Finding similarities in a huge table

knimerin · June 4, 2019, 8:47am

Hi. Following situation: we have repair centers for electronic products which write down the defect for each device. The devices have a unique serial number. Saying this the repair centers often don’t detect one defects but even more than one. Each defect has it’s own entry in the database.
Given for example this table:
Serial Number Defect Part
1 A
1 B
1 C
2 A
3 A
3 D
4 B
4 C

I want now find similarites for the serial numbers. Given table above one similarity is found for serial number 1, which has three defects (A. B and C) and serial number 4 (B and C). I would need to mark those serial numbers with a unique similarity name. Is this something which can be done in Knime?
4

ana_ved · June 6, 2019, 9:04am

Hi knimerin!

Maybe could you tell me more about how you define similarities? If each individual defect is counted as one similarity between serial numbers, then you could use the groupby node to group by defect and aggregate the serial numbers as a list. You can then use a rule engine node to give the similarity names to the rows.

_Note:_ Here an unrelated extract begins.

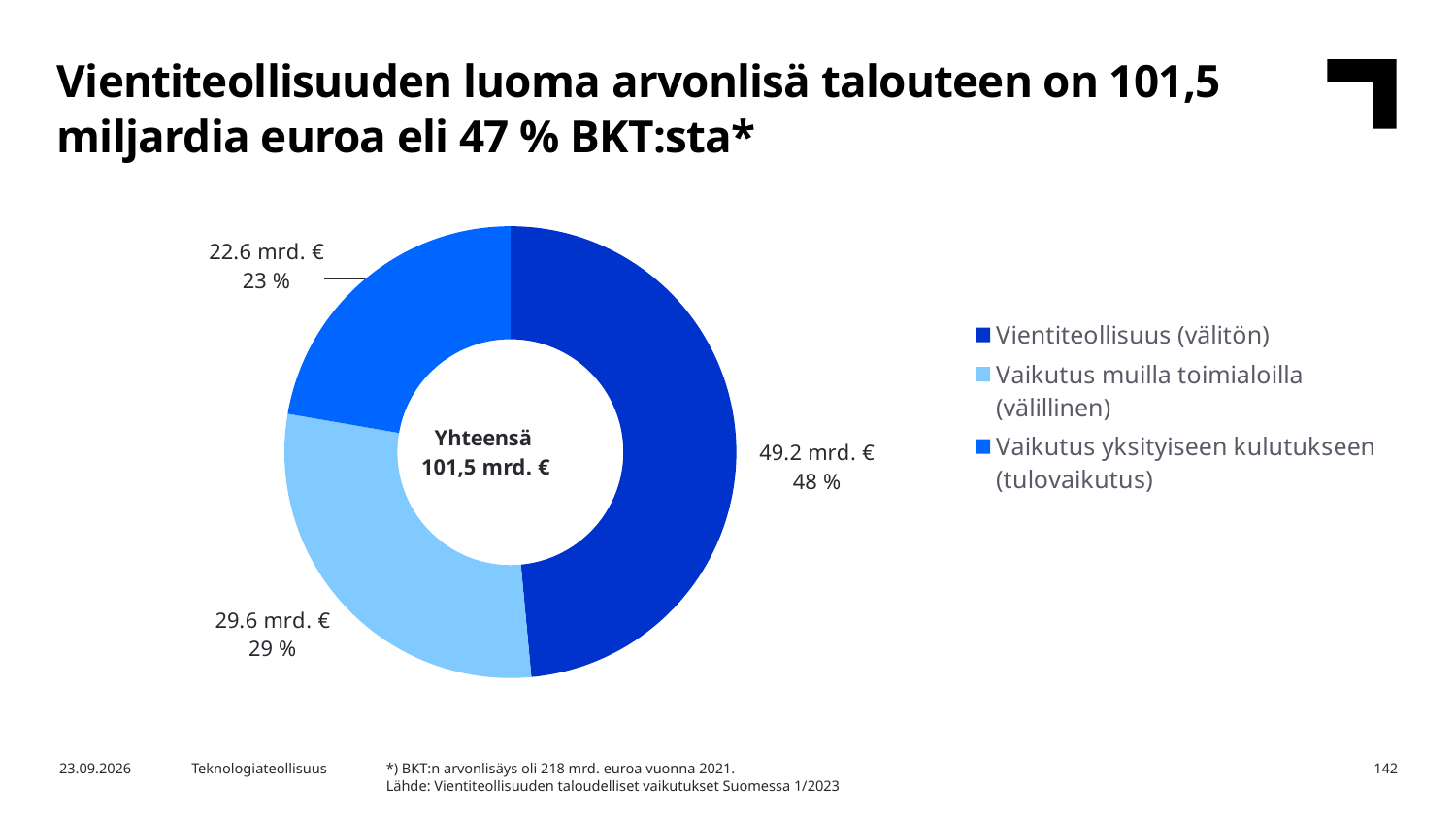
What total is shown in the centre of the doughnut chart? Yhteensä 101,5 mrd. € What is the value for Vaikutus muilla toimialoilla (välillinen)? 29.6 mrd. € Which category has the largest slice? Vientiteollisuus (välitön) Which is larger, Vaikutus muilla toimialoilla (välillinen) or Vaikutus yksityiseen kulutukseen (tulovaikutus)? Vaikutus muilla toimialoilla (välillinen) What is the difference between the values for Vientiteollisuus (välitön) and Vaikutus muilla toimialoilla (välillinen)? 19.6 mrd. € What share of the total does Vientiteollisuus (välitön) represent? 48 % What kind of chart is shown on the slide? Doughnut (pie) chart How many categories does the chart show? 3 What share of the total does Vaikutus yksityiseen kulutukseen (tulovaikutus) represent? 23 % Which category has the smallest slice? Vaikutus yksityiseen kulutukseen (tulovaikutus) What is the value for Vaikutus yksityiseen kulutukseen (tulovaikutus)? 22.6 mrd. € What is the value for Vientiteollisuus (välitön)? 49.2 mrd. €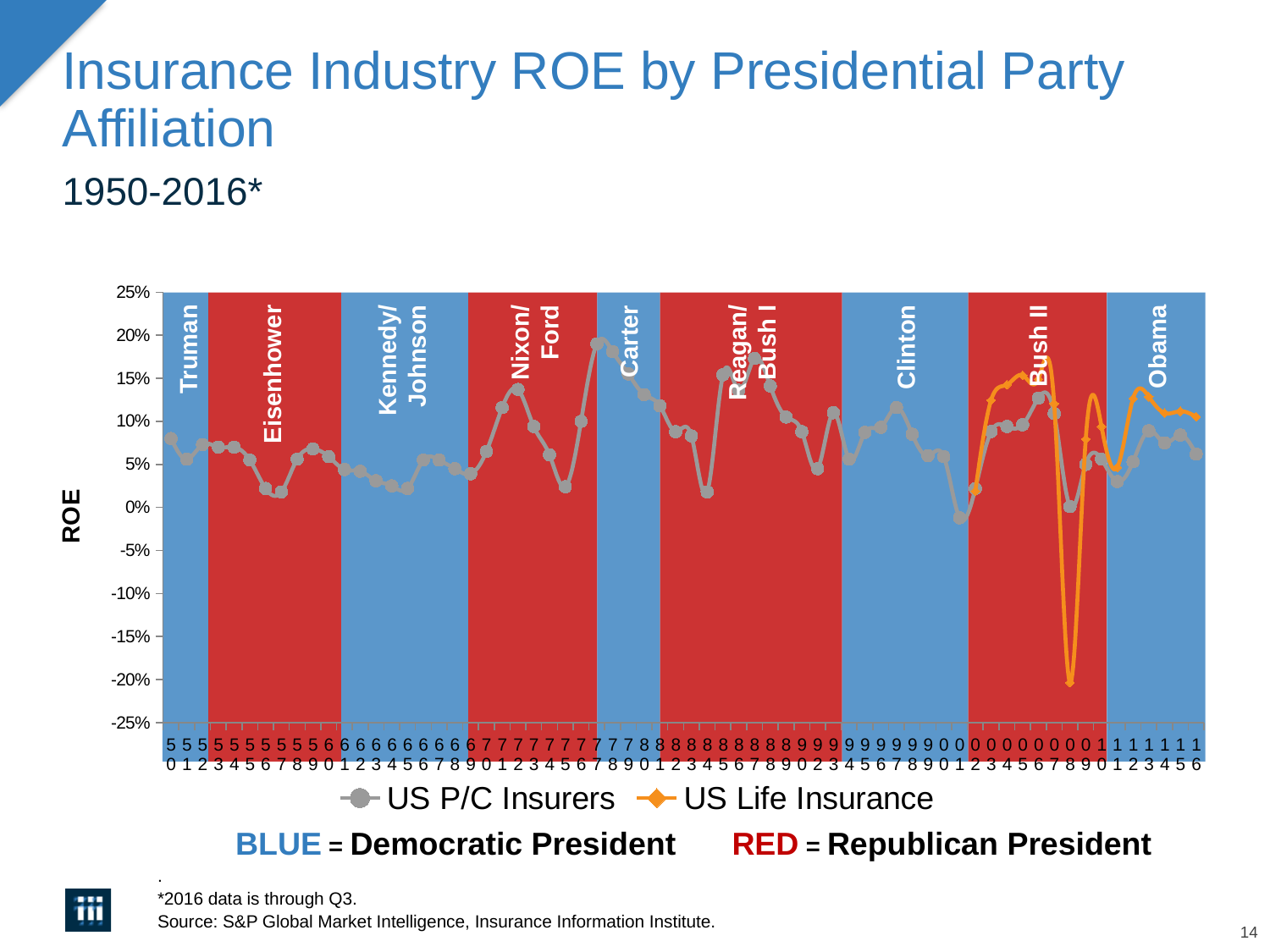
In 2008, which series has the larger value, US P/C Insurers or US Life Insurance? US P/C Insurers Is the value for US Life Insurance in 2008 greater or less than -15%? less Does the US Life Insurance line rise or fall from 2008 to 2009? rise What kind of chart is shown on the slide? line chart How many series does the legend list? 2 Is the value for US P/C Insurers in 1957 greater or less than 5%? less What are the two series named in the legend? US P/C Insurers and US Life Insurance In which year does US Life Insurance reach its lowest value? 2008 Is the value for US P/C Insurers in 1977 greater or less than 15%? greater Which series reaches the lowest value on the chart? US Life Insurance According to the slide, what does a blue background indicate? Democratic President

Let me know if this helps.

Cheers,
Ana

giovannicianchetta · June 6, 2019, 11:35am

what I would do is transform your sequential table into a fingerprint or bit array. you can either pivot your data using the serial number as a group column the defect part as pivot and a constant value of one as a aggregation or use the node one to many followed by group by using the serial number as group.
the output of both methods can be used to create fingerprints that capture what kind of defect each serial number had. you can then analyze similarity using the node similarity search using tanimoto as a method. on a small table you could use also the distance matrix but it doesn’t scale well for large (or huge) tables.
I hope that this helps

knimerin · June 6, 2019, 2:28pm

Thanks for your suggestions. Indeed one of our data scientists advised me to transform it to a bit array and using the bit array distance node followed by a DBSCAN node. That works pretty well.

Thanks for your help.

system · December 6, 2019, 2:28am

This topic was automatically closed 182 days after the last reply. New replies are no longer allowed.